O livro também relata em detalhes um aborto feito por Levy em Portugal - outro tema tão íntimo quanto político, que tantos consideram “melhor não contar”. A autora, que vive em Lisboa, acompanha o debate no Brasil em torno do PL 1904, que tramita na Câmara, equiparando a pena do aborto feita após 22 semanas a do homicídio simples, e o considera "escandaloso".

“Como sabemos, muitas meninas, estupradas por familiares, só descobrem ou conseguem dizer que estão grávidas com a gravidez mais avançada - se o PL for aprovado, então essas meninas serão mais criminosas do que seus estupradores.

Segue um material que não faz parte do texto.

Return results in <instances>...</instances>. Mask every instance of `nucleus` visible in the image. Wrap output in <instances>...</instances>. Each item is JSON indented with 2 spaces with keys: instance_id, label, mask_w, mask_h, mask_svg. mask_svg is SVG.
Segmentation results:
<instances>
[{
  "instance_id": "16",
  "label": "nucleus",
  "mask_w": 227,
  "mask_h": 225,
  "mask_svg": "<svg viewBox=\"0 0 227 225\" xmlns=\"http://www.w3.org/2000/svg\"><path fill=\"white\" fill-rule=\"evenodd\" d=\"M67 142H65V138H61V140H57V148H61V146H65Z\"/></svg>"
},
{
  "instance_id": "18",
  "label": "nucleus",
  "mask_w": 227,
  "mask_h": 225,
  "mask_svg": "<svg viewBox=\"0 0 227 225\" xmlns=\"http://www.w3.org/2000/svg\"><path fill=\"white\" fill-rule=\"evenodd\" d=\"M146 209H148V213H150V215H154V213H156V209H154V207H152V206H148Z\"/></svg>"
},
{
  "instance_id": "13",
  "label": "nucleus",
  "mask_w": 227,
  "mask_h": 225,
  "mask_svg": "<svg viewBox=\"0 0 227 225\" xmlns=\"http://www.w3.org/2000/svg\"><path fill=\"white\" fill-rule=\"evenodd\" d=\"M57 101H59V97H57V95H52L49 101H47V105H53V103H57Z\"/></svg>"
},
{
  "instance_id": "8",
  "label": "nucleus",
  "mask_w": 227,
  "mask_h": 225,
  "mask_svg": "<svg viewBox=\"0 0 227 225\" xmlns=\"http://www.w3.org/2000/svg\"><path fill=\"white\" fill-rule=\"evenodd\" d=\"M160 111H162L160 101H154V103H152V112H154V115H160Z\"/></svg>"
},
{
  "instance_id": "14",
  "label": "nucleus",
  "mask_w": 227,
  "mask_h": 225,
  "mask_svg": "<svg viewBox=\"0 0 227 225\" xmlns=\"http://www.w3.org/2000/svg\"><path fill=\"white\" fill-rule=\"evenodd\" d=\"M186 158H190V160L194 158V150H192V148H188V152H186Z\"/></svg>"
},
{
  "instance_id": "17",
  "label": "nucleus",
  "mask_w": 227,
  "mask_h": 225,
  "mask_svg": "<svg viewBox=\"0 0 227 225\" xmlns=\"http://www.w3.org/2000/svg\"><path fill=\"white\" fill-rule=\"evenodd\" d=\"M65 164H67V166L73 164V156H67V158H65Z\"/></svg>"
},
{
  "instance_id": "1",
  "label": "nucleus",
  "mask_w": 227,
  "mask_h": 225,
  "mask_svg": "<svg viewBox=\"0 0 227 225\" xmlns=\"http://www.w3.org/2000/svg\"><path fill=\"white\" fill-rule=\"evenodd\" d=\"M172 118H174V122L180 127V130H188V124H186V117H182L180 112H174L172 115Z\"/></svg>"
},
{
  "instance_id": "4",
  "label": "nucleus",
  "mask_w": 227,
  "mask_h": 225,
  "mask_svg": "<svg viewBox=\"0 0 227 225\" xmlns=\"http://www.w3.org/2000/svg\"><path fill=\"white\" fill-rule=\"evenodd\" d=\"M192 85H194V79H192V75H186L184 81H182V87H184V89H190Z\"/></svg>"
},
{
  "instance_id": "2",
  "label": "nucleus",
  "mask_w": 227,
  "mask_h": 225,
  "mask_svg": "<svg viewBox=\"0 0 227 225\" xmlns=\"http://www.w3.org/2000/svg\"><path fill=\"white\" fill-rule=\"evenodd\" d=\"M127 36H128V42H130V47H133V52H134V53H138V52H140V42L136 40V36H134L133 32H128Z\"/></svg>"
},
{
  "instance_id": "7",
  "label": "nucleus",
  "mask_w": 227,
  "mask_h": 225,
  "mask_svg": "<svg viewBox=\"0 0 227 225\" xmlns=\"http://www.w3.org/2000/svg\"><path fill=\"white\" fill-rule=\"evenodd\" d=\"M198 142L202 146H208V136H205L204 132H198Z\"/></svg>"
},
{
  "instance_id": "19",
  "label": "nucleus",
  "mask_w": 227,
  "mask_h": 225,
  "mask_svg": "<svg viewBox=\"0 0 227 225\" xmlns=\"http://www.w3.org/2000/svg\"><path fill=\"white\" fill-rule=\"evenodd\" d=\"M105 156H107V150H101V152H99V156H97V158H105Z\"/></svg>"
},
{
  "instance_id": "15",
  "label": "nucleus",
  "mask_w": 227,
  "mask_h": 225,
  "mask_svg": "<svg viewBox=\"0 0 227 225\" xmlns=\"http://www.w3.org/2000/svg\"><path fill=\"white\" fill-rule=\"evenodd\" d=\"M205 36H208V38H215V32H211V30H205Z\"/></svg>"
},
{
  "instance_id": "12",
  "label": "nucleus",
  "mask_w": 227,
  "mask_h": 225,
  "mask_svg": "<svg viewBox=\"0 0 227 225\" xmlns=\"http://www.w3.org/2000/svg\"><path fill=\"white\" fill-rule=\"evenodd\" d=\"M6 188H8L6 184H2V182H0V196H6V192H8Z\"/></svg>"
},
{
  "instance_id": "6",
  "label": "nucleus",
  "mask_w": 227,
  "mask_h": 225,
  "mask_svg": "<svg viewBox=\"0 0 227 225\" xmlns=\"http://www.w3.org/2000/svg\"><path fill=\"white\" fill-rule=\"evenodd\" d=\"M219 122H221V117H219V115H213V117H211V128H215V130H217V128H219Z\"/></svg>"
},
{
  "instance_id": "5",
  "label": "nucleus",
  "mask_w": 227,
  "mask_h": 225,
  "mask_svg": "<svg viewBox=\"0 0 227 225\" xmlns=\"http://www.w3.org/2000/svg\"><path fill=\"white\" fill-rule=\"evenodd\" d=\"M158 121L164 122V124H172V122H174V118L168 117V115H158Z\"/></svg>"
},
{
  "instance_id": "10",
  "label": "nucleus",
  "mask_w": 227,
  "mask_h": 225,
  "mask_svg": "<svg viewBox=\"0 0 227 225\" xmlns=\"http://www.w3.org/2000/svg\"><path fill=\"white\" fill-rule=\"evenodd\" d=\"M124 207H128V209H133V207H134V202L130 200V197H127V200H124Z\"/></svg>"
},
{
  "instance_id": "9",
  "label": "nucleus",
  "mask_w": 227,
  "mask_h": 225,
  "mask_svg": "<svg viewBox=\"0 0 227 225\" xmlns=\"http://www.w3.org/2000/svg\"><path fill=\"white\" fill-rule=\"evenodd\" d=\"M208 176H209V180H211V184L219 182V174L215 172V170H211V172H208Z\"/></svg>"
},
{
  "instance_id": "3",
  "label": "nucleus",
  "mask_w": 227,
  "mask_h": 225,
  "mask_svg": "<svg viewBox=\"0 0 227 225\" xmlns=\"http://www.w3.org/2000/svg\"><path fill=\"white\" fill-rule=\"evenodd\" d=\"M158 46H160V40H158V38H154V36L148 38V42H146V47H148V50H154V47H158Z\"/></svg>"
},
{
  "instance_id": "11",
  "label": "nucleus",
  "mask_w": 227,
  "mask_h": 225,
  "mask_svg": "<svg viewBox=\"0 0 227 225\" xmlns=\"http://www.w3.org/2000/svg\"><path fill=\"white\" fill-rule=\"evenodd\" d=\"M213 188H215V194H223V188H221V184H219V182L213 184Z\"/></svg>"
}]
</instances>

Num certo sentido já são vistas assim, ne? A culpa é sempre nossa - se somos estupradas, se abortamos e por aí vai. Agora, tornar isso lei é a barbaridade do Estado. Eu sou a favor do aborto em qualquer caso, não apenas nesses, tão poucos, que nos querem tirar. Enquanto o aborto não for aprovado, não seremos donas do nosso próprio corpo.”